A raposa disse: “Como és tão formoso com a tua flauta, jabuti.  Empresta-me um bocadinho.”

O jabuti respondeu: “Pega lá! Agora não  me vá fugir com a minha flauta: se fugires, atiro-te com esta cera em  cima.”

A raposa tomou a flauta do jabuti, tocou e se pôs a dançar e achou muito bonito: depois largou-se na carreira com a flauta.

O jabuti  quis correr atrás; mas não pôde e voltou para o mesmo lugar onde  estava, e disse: “Deixa-te estar, raposa! Não te dou muito tempo que eu não te apanhe.”

O jabuti foi pelo mato afora, chegou perto do rio,  cortou madeira para fazer uma ponte para passar; chegou à outra banda, trepou, cortou da árvore o mel, tirou mel do pau, voltou para trás, chegou ao caminho da raposa, encostou a cabeça no chão,  pegou no pau de mel e untou com ele o traseiro.

Dali a pouco a raposa chegou ali e olhou para aquela água, que parecia tão lustrosa e tão bonita.

A raposa disse: “Ih!... que será isso?”

Meteu o dedo,  lambeu, e disse: “Ih!... i... i...! isto é mel.”

Outra raposa observou:  “Qual mel, nada, aquilo é o traseiro do jabuti!”

A outra respondeu: “Que! o traseiro do jabuti! Como é que isso  é mel...”

Com muita sede que estava meteu a língua nele. O jabuti  apertou o traseiro, a raposa ritou:  “Deixa a minha língua, jabuti!”

A outra disse: ─ “É o que eu te disse. É o traseiro do jabuti; tu  disseste: Como é que isto é  mel, então?”

O jabuti disse então: “Han! han! foi o que eu disse a você, ou  não? Cedo te apanhei. Dizem que tu, raposa, és muito esperta! Que é  da minha flauta?”

A raposa respondeu: “Não está aqui, não, jabuti!”

O jabuti  disse: “Tu bem que a tens aí, dá-me já, senão te aperto mais.”

A  raposa não teve remédio senão restituir a flauta (ROMERO, 2000, p.  271-272 apud GUESSE,  2009)

 

·         Segundo o vimos em Propp, esse é um conto maravilhoso, tendo como elemento inicial a violação de uma interdição, que está subentendida: é proibido roubar. Observa-se também a marca textual: “Conta-se...”.

·         Quando a raposa rouba a flauta do  jabuti está, portanto, transgredindo uma interdição.

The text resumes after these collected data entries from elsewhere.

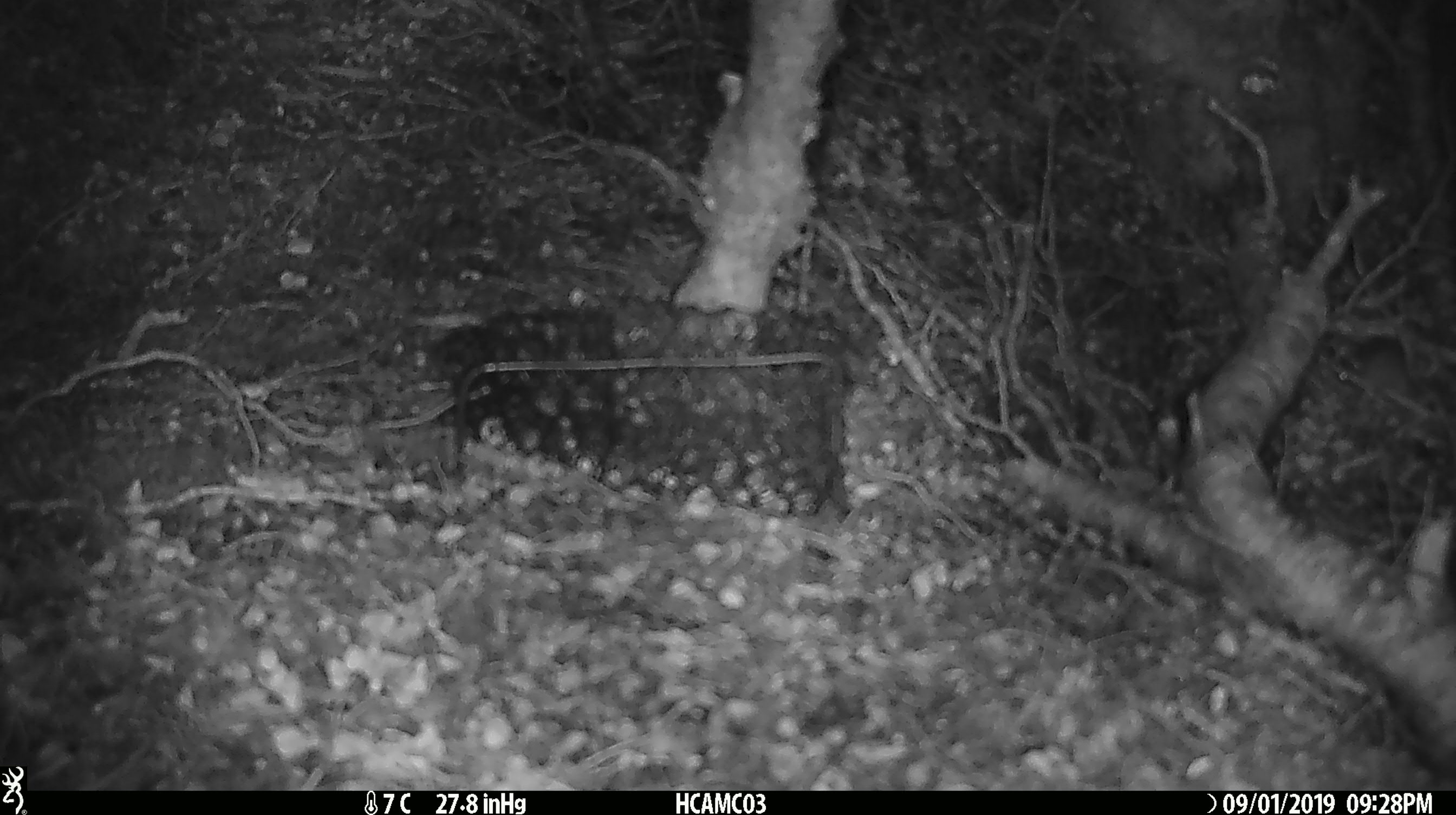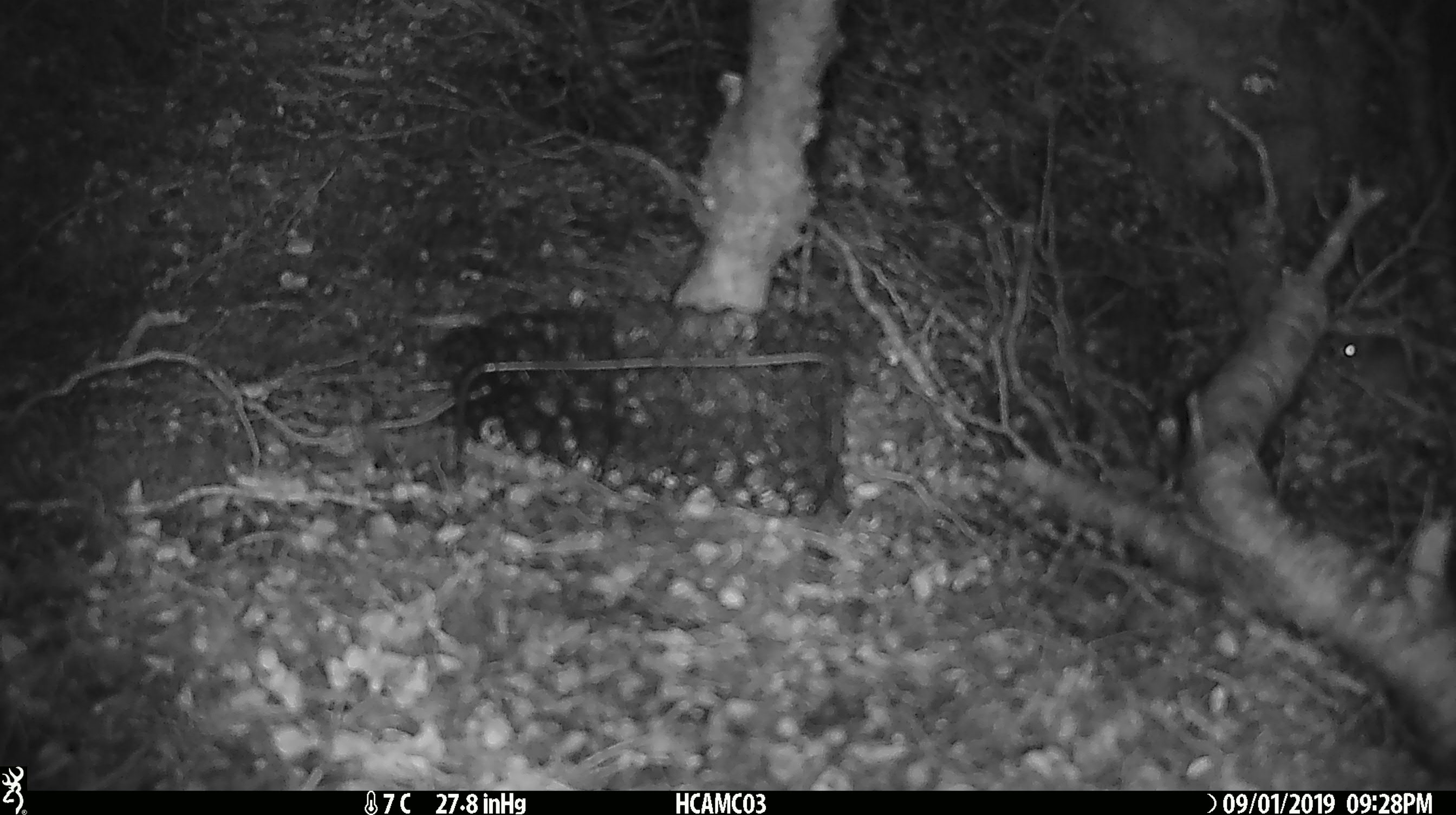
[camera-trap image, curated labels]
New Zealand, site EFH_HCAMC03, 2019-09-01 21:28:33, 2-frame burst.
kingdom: Animalia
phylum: Chordata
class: Mammalia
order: Rodentia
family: Muridae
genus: Mus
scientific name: Mus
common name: mouse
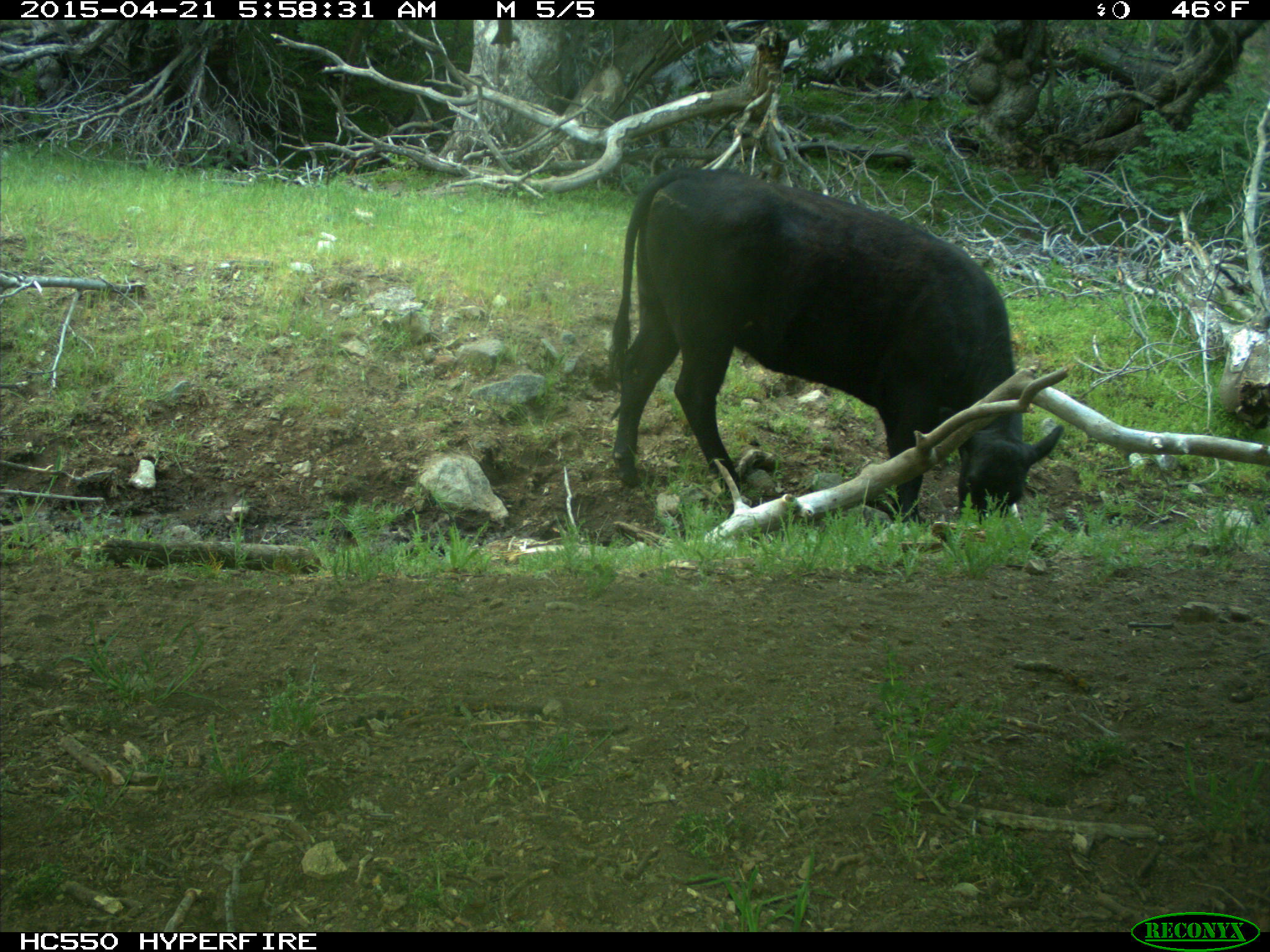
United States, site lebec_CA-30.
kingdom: Animalia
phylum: Chordata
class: Mammalia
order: Artiodactyla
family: Bovidae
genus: Bos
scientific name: Bos taurus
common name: domestic cow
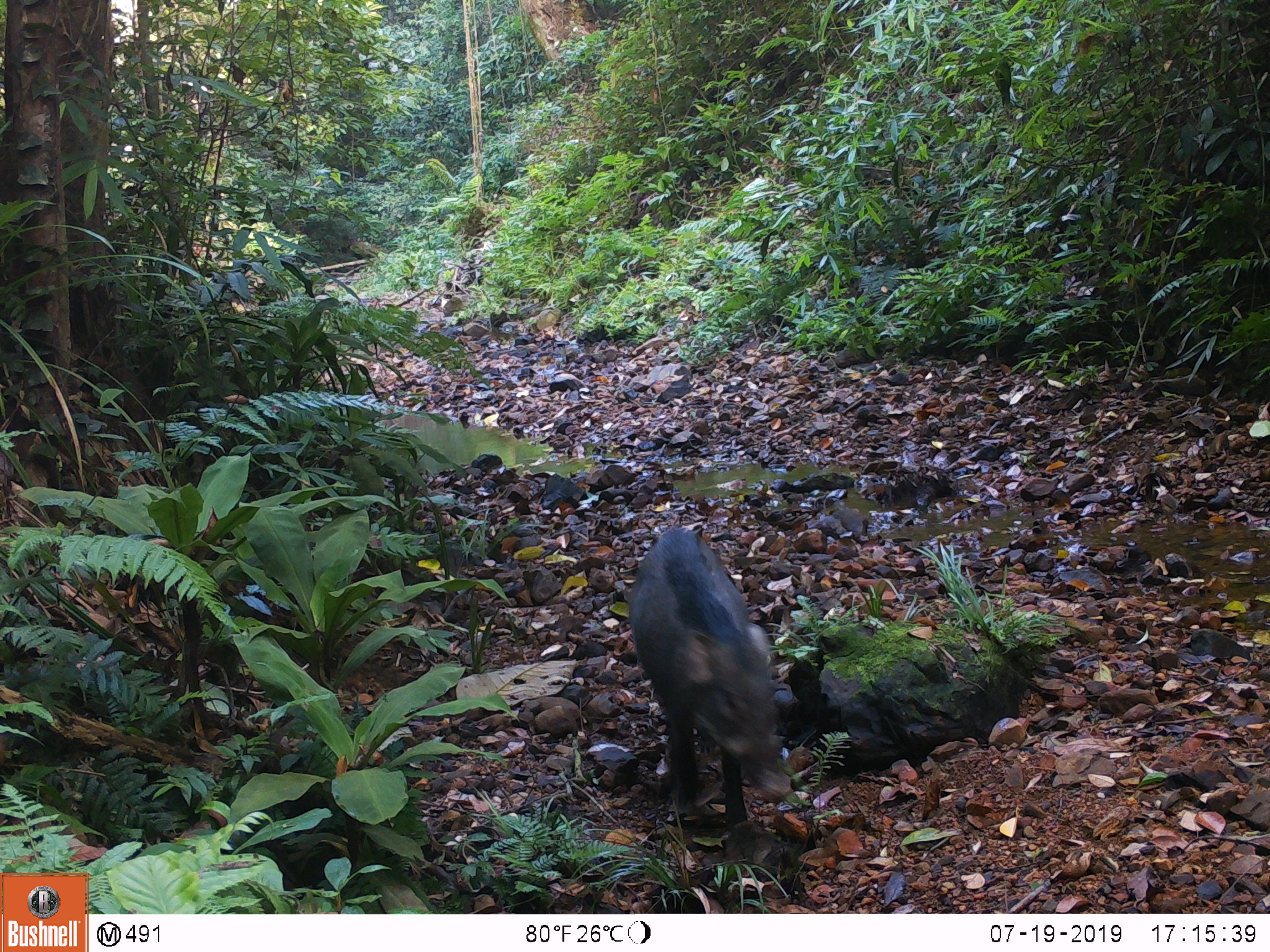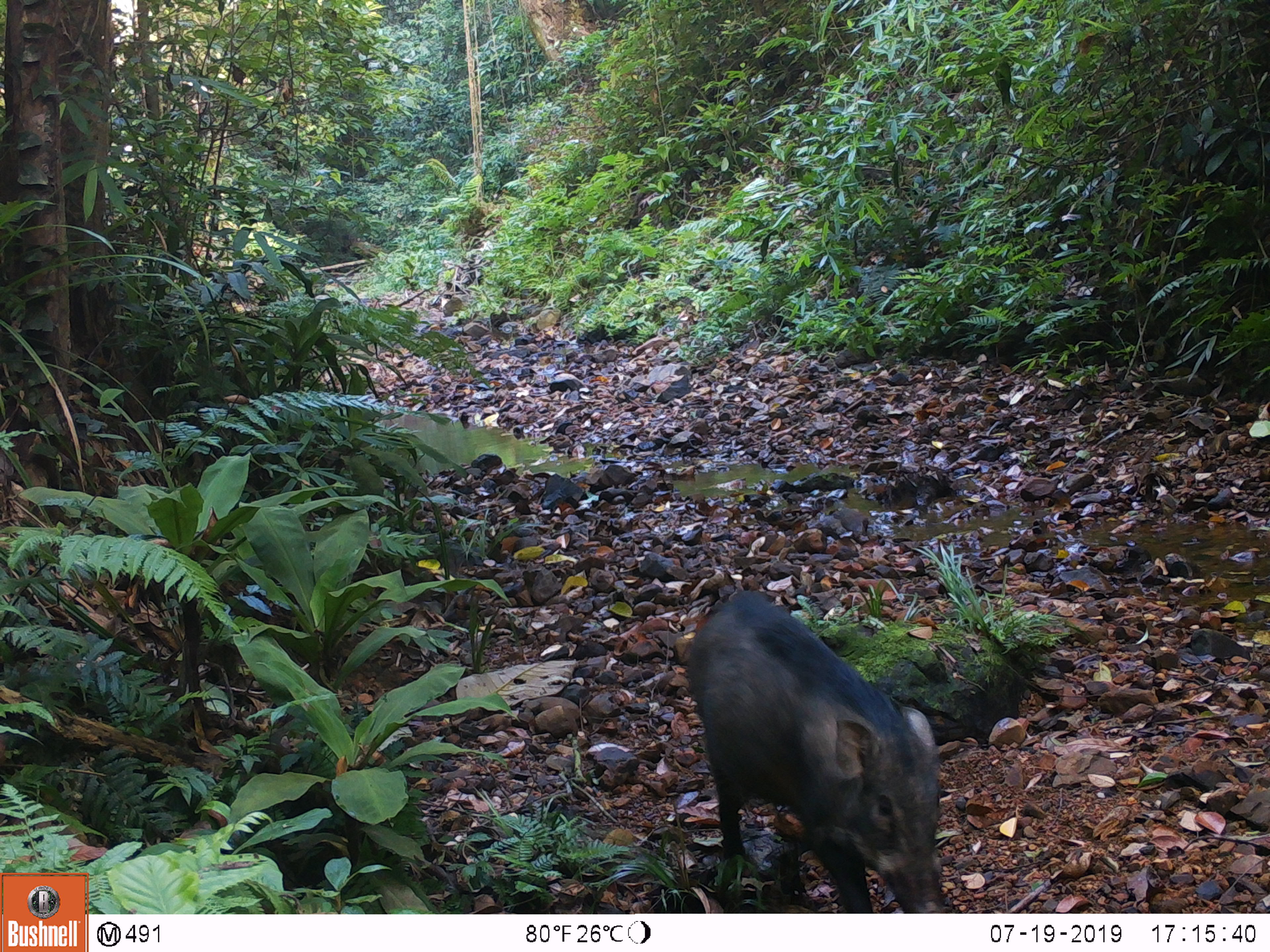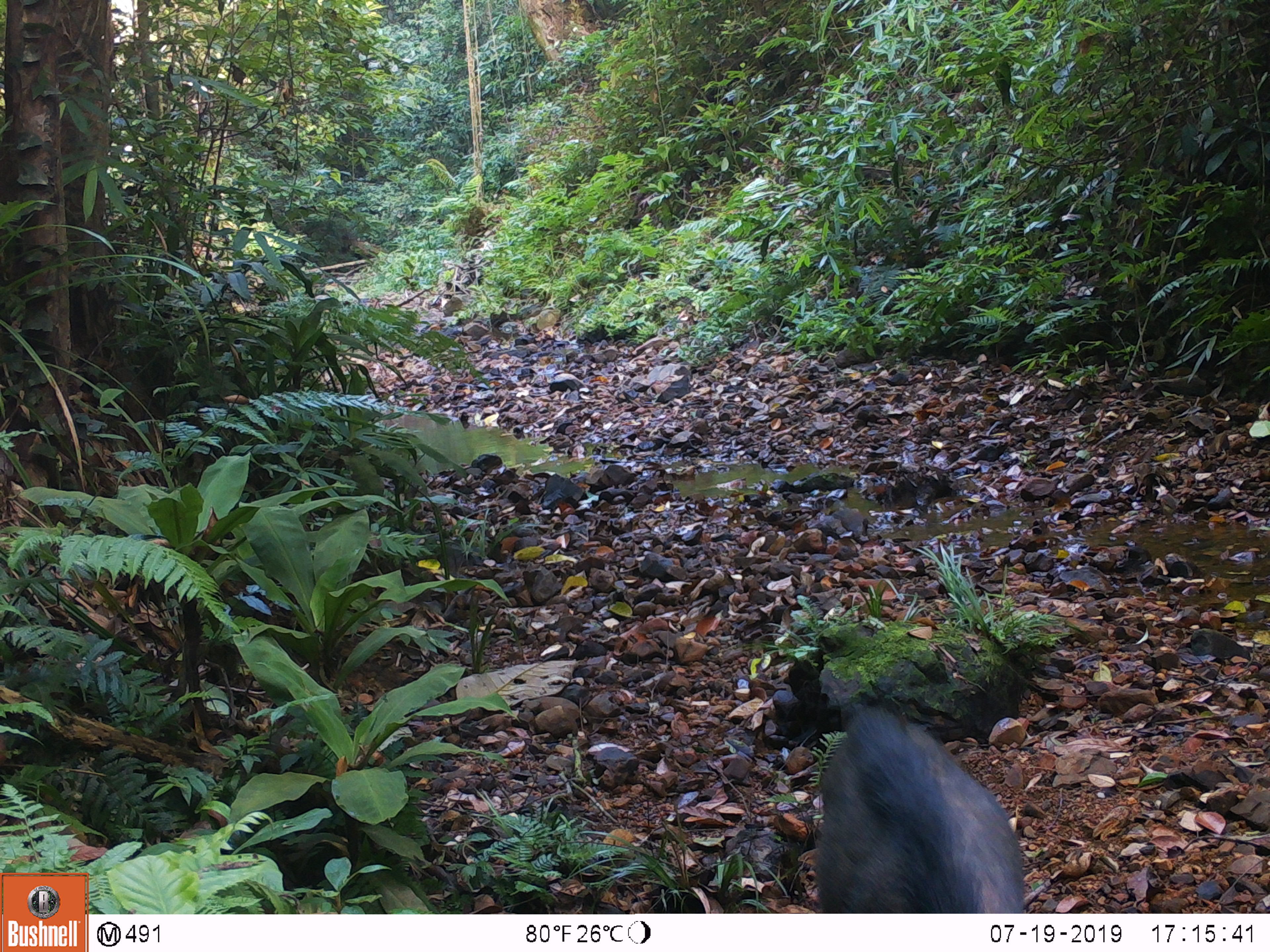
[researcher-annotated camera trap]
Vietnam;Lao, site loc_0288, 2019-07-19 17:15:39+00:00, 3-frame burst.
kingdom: Animalia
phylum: Chordata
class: Mammalia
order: Artiodactyla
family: Suidae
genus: Sus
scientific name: Sus scrofa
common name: eurasian wild pig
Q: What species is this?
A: Eurasian wild pig (Sus scrofa).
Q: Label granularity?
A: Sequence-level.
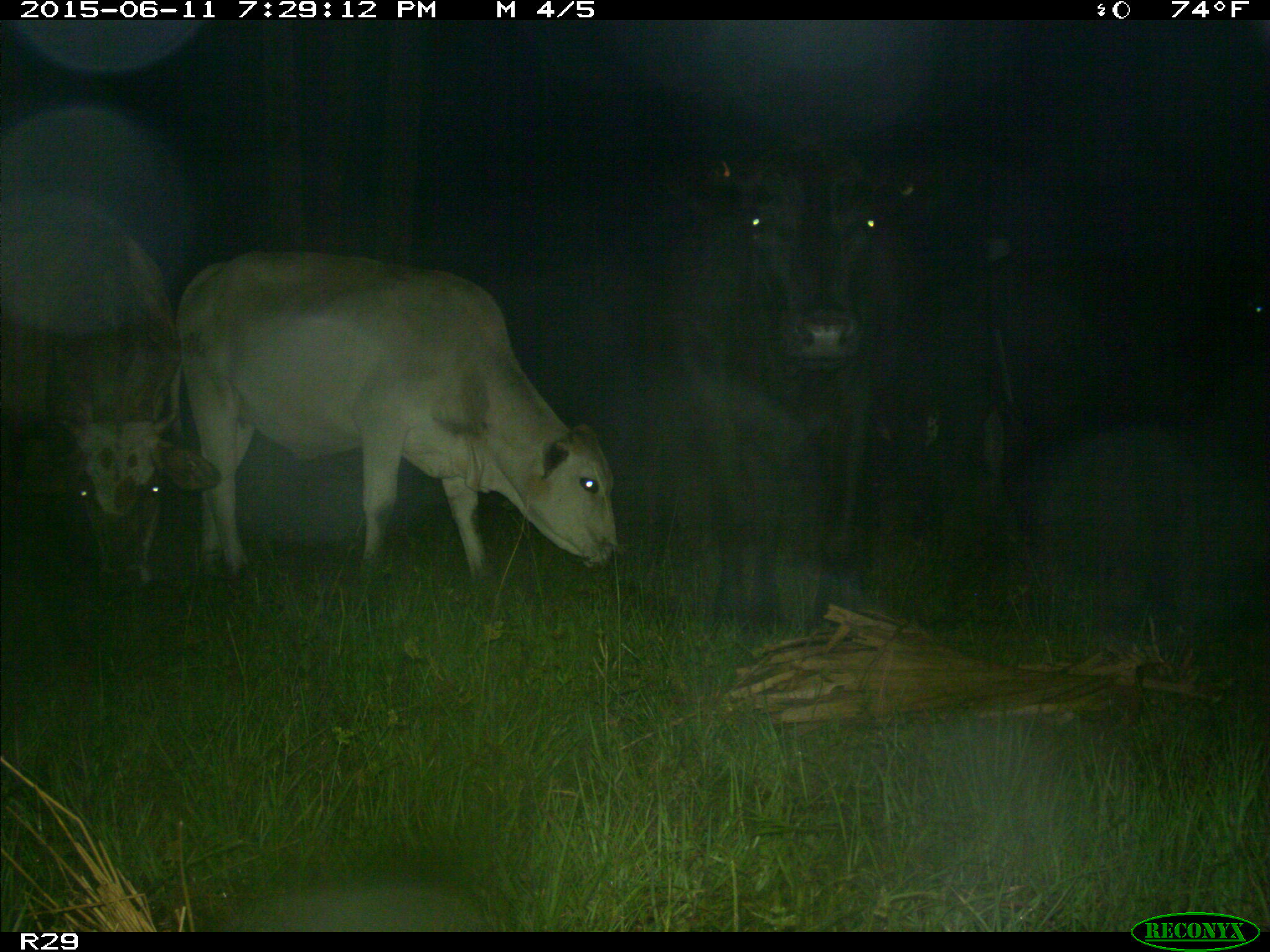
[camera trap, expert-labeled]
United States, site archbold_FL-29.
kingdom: Animalia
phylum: Chordata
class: Mammalia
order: Artiodactyla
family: Bovidae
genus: Bos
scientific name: Bos taurus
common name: domestic cow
Bos taurus (domestic cow).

O roubo expressa a astúcia, da raposa que pede a flauta do jabuti emprestada, e a injustiça sofrida pelo jabuti  ao confiar na raposa, que foge com a flauta.

·         Essa violação gera  uma perseguição pela  parte roubada, ou seja, o jabuti passa a perseguir a raposa para recuperar sua flauta.

·         Quando  o jabuti disfarça seu traseiro com mel  a raposa acredita. Enfia a língua no  traseiro do jabuti e fica presa (punição).  O jabuti consegue sua flauta de volta (recompensa).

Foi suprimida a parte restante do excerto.